Sussultai. Avevo tremendamente paura che Orville non avrebbe mai scontato la pena che meritava ma ancora di più fremetti all'idea che lo scontro era alle porte. Conoscevo Carlyle e sapevo che era molto abile a indossare una maschera per coprire i suoi stati d'animo. Sapevo infatti che le fibre della sua mente erano in tempesta e che mai in vita sua avrebbe desiderato condannare il suo regno a quel destino.
Chiamai Amaranta quando la vidi dare i primi segni di cedimento e la presi in braccio.
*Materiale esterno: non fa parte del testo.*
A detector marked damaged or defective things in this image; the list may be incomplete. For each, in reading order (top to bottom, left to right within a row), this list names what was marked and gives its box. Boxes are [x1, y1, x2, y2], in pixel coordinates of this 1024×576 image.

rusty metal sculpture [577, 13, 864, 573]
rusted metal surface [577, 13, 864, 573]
Questa allora si sedette con le gambine sopra la mia pancia così enorme e si abbandonò al sonno.
Carlyle orbene attese che la bambina si addormentasse e in seguito la spostò dolcemente su un divanetto. Improvvisamente poi, come se si fosse ricordato di aver bisogno di qualcuno con cui sfogarsi, che non fosse il solito politico o duca più interessato al proprio tornaconto che al bene comune, si abbandonò a una lunga dissertazione con me di cui non colsi i tratti più complicati.
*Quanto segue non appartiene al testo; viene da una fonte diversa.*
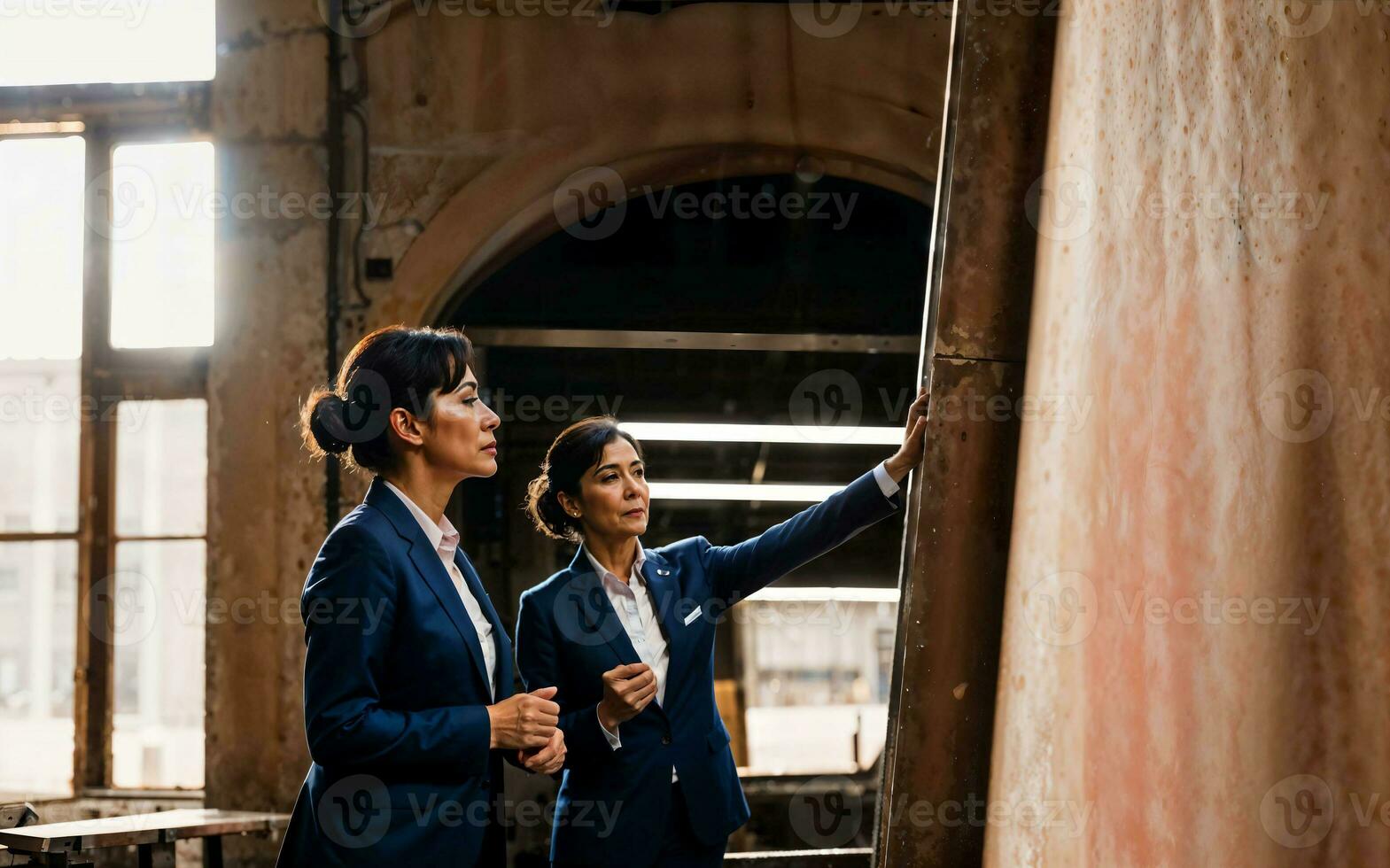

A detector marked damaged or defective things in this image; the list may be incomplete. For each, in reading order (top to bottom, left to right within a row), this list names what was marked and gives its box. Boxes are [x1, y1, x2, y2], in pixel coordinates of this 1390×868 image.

rusty metal surface [875, 1, 1056, 868]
La cosa che ebbe premura a sottolineare per prima, come se temesse che qualcuno potesse accusarlo del contrario, fu che l'intervento della Francia e della Danimarca era stato pagato a caro prezzo. I soldati danesi erano subentrati da subito, sia per necessità di conoscere il territorio in cui si sarebbe combattuta la guerra sia per proteggere la monarchia qualora fosse stata attaccata all'improvviso.
La strategia che aveva messo a punto era meramente difensiva, non avrebbe mai attaccato e per questo mai oltrepassato il confine. La guerra sarebbe potuta rimanere una mera idea per quanto lo riguardava e restare con i soldati in difesa per un tempo inquantificabile o, quantomeno, fino a quando qualcuno (anche lui stesso) non avesse cominciato a dare i primi segni di intollerabile avversione. Perché egli, per quanto fosse insofferente dal primo istante della dichiarazione di guerra, aveva sempre anteposto la libertà dei suoi sudditi alla tirannia inglese.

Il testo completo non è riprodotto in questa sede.